Exhibit 4.9
THIS WARRANT AND THE SHARES OF CAPITAL STOCK ISSUED UPON ANY EXERCISE HEREOF
HAVE NOT BEEN REGISTERED UNDER THE SECURITIES ACT OF 1933, AS AMENDED (THE
"SECURITIES ACT"), OR ANY APPLICABLE STATE SECURITIES OR "BLUE-SKY" LAWS AND
MAY NOT BE SOLD, TRANSFERRED, ASSIGNED, PLEDGED, ENCUMBERED OR OTHERWISE
DISPOSED OF IN THE ABSENCE OF SUCH REGISTRATION OR AN EXEMPTION THEREFROM.
ADDITIONALLY, THE TRANSFER OF THIS WARRANT AND THE SHARES OF CAPITAL STOCK
ISSUED UPON ANY EXERCISE HEREOF IS SUBJECT TO THE CONDITIONS SPECIFIED IN
SECTION 6.8 OF THE AGREEMENT AND PLAN OF REORGANIZATION DATED AS OF MARCH
18, 2002 BY AND AMONG ALLOY, INC., LUCY ACQUISITION SUB, INC., GLFA, INC.
AND THE SHAREHOLDERS OF GFLA, INC., AND NO TRANSFER OF THESE SECURITIES
SHALL BE VALID OR EFFECTIVE UNTIL SUCH CONDITIONS HAVE BEEN FULFILLED. UPON
THE FULFILLMENT OF CERTAIN OF SUCH CONDITIONS, ALLOY, INC. HAS AGREED TO
DELIVER TO THE HOLDER HEREOF A CERTIFICATE, NOT BEARING THIS LEGEND, FOR THE
SECURITIES REPRESENTED HEREBY REGISTERED IN THE NAME OF THE HOLDER HEREOF.
COPIES OF SUCH AGREEMENT MAY BE OBTAINED AT NO COST BY WRITTEN REQUEST MADE
BY THE HOLDER OF RECORD OF THIS CERTIFICATE TO THE SECRETARY OF ALLOY, INC.

(Task to complete)
Answer these questions using the warrant legend.
(a) Under which federal act have the warrant and its shares not been registered?
(b) Which section of the reorganization agreement sets the conditions on transfer?
(c) To whom must a written request for copies of the agreement be sent?

(Data lines)
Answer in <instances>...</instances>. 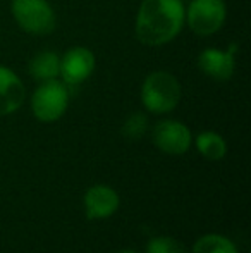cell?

(Exercise result)
(a) The Securities Act of 1933, as amended.
(b) Section 6.8.
(c) The Secretary of Alloy, Inc.